Malgré la mobilisation de nombreux·ses professionnel·les de santé qui ont alerté sur la situation, le gouvernement a refusé d’allonger provisoirement les délais légaux d’accès à l’IVG à deux reprises en mars et en mai dernier (17). Les conditions d’accès à l’interuption médicale de grossesse pour raison psycho-sociale n’ont pas non plus été adaptées et des patientes, parfois mineures, se sont vues opposer des refus. 
L’allongement des IVG à domicile jusqu’à 9 semaines d’aménorrhée a permis de limiter le recours à l’hopital, pourtant cette mesure validée par l’OMS et ne présentant pas de danger particulier n’a pas été maintenue malgré la mobilisation des associations féministes et des professionnel·les expert·es dans le domaine. 
 
Le gouvernement essaye de tirer profit de notre stupeur, de notre chagrin et de notre anxiété pour renforcer sa politique libérale, qui a clairement contribué à l’ampleur de cette crise sanitaire. 
Des mois de mobilisations contre la fermeture massive de lits et de services hospitaliers ont vu leurs revendications échouer alors que plus de 300 milliards d’euros sont débloqués pour maintenir les entreprises. 
 
L’hôpital public et la sécurité sociale n’ont pas besoin d’être « sauvés » mais seulement d’être alimentés à hauteur de cotisations décentes. Leur destruction est le fruit de choix politiques et non le résultat d’une « conjoncture économique ». Nous payons les conséquences de décennies de démantèlement du service public, de marchandisation des soins et de déshumanisation de certaines catégories de la population. 

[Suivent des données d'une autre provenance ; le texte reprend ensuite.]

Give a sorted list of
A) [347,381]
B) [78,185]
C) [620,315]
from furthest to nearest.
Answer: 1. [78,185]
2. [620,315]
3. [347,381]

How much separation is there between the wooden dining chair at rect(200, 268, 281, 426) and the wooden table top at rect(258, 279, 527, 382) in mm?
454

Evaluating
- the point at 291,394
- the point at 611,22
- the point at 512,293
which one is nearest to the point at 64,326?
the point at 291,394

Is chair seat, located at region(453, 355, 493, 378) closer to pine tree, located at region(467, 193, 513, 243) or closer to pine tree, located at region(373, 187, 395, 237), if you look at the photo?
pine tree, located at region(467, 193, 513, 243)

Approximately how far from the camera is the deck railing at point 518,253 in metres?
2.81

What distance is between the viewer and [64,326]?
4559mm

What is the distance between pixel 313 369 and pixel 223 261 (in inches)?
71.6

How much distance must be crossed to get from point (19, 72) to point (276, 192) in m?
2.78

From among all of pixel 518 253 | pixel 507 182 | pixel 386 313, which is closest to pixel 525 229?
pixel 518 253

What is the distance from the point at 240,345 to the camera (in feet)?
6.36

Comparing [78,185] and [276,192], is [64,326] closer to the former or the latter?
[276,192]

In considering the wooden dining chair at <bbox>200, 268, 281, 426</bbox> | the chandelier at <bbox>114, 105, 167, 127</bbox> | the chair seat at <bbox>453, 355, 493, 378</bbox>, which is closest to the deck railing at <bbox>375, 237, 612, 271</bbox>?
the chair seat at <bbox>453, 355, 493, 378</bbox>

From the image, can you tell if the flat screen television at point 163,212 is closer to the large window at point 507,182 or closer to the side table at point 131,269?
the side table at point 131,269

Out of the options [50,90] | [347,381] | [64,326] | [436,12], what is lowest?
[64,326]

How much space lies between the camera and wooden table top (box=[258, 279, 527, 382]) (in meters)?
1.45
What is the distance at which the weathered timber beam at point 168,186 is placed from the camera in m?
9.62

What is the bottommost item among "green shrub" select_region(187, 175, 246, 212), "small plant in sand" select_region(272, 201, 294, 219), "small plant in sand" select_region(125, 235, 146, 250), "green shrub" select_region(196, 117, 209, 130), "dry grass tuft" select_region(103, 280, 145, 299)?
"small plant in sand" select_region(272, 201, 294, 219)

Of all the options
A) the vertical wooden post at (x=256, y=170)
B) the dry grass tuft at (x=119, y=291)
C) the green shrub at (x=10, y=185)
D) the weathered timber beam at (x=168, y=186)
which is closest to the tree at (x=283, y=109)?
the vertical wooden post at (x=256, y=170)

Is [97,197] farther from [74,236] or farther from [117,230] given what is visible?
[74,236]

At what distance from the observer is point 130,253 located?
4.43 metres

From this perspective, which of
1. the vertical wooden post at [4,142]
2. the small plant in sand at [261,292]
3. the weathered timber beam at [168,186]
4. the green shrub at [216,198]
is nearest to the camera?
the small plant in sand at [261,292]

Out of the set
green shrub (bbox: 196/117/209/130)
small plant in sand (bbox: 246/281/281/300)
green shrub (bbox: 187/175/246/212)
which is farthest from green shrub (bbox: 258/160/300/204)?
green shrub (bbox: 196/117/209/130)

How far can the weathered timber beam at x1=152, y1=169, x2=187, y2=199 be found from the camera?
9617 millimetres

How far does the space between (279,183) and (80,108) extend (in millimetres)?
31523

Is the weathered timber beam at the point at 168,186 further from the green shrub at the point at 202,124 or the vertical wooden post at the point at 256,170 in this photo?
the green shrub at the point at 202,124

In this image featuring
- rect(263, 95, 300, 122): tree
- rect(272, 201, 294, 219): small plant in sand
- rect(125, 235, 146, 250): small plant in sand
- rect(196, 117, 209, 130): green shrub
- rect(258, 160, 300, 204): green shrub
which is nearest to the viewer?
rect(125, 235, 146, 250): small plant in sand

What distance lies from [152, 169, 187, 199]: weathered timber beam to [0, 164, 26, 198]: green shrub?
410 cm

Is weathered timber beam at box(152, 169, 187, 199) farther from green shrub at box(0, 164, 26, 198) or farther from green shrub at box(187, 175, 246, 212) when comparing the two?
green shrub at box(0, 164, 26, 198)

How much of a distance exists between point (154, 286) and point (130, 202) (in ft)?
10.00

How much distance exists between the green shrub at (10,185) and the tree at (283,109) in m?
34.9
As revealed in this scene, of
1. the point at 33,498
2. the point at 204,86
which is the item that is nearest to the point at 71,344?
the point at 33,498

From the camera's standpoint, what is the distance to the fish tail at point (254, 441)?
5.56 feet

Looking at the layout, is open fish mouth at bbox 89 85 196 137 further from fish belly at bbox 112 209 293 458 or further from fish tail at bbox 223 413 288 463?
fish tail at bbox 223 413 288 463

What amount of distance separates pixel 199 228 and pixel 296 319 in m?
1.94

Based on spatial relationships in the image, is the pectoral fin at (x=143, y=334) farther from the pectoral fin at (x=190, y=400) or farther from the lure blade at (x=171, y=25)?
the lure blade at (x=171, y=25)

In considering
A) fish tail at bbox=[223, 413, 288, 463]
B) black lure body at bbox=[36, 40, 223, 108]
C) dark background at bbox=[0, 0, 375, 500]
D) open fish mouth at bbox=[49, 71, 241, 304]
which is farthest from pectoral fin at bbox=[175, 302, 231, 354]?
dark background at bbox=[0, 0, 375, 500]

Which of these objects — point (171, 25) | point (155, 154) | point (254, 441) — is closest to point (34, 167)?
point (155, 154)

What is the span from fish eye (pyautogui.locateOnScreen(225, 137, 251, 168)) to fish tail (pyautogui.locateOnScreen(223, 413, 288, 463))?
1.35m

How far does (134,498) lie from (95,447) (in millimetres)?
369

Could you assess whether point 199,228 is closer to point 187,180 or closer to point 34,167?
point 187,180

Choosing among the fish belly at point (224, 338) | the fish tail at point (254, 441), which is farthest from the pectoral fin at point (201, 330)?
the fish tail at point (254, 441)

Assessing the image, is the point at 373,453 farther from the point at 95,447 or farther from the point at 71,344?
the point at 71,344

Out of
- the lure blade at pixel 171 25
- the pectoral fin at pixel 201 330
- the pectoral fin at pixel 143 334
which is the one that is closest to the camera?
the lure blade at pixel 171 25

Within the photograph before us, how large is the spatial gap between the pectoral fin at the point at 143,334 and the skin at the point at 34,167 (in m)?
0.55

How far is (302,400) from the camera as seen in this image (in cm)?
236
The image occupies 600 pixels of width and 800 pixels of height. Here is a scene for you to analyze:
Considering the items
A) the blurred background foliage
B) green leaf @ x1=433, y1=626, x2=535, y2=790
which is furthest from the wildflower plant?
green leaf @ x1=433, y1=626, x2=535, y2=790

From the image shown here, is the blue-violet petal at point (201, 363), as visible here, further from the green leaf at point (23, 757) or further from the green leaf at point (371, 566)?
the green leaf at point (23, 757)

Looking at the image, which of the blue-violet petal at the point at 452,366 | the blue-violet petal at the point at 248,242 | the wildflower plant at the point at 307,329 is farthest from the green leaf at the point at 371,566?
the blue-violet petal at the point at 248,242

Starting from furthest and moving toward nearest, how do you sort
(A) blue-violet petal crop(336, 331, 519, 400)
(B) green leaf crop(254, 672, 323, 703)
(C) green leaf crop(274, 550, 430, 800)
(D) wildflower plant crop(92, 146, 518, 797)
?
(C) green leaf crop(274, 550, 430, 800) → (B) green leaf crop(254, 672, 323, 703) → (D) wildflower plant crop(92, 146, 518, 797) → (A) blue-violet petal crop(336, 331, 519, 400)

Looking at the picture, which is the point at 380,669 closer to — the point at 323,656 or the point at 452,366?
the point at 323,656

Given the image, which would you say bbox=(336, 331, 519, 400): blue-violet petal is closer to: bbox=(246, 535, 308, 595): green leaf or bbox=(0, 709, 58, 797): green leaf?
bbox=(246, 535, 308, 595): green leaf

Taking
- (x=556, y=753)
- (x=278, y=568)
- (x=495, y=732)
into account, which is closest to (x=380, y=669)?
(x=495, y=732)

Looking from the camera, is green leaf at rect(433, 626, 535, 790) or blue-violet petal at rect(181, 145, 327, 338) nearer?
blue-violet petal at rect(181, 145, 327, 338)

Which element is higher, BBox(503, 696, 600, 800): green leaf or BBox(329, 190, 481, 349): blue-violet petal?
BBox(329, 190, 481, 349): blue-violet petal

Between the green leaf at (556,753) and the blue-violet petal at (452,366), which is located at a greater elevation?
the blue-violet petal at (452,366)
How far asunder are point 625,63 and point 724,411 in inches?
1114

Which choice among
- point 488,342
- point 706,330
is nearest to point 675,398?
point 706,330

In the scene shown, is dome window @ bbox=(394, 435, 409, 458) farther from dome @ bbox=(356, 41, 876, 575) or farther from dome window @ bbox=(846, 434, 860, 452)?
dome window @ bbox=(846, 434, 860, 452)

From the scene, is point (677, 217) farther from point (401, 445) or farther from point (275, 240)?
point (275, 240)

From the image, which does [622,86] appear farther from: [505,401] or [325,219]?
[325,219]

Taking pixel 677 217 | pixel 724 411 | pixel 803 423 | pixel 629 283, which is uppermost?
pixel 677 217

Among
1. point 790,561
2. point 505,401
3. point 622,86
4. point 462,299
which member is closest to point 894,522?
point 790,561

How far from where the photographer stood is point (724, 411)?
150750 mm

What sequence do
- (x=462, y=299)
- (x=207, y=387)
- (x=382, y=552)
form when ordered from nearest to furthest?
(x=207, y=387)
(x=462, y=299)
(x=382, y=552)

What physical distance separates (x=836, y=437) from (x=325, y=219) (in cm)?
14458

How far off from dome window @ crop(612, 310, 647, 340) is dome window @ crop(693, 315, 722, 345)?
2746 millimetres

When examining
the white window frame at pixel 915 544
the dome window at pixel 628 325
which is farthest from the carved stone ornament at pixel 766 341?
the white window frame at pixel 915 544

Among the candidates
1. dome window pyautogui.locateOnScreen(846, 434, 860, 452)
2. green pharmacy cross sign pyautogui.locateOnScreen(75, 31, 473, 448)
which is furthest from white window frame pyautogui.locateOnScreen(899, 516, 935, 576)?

Face à cette crise, nous réaffirmons la nécessité de lutter pour :
  • un plan réel de soins médicaux et psycho-sociaux, pendant et après la crise actuelle
  •  un réinvestissement public pour l’hôpital et la santé avec abandon de la tarification à l’acte
  • la considération des réalités des femmes et des minorités discriminées dans toutes les politiques sanitaires et sociales ;
  • la formation des soignant·es et la lutte effective contre les violences et discriminations médicales ;
  • l’accueil digne des personnes exilées et la régularisation de tous·tes ;
  • un véritable plan d’action avec des moyens financiers à la hauteur pour lutter contre les violences conjugales, intra-familiales et faites aux enfants en axant sur la mise à l’abri et la protection des victimes ;
  • des hébergements d’urgence et une politique de logement effective ;
  • la nationalisation de l’industrie pharmaceutique et de la recherche médicale ;
  • la gratuité totale des soins avec la suppression des régimes complémentaires ;
  • la facilitation de l’accès à la contraception (vente libre, gratuité) pour permettre une plus grande autonomie des femmes en cas de crise de cette ampleur ;
  • l’allongement définitif du délai d’accès à l’IVG, médicamenteuse et chirurgicale ;
  • une revalorisation des professions dites du « care » et du travail social.

En cette rentrée particulièrement difficile, restons vigilant·es, solidaires et révolté·es.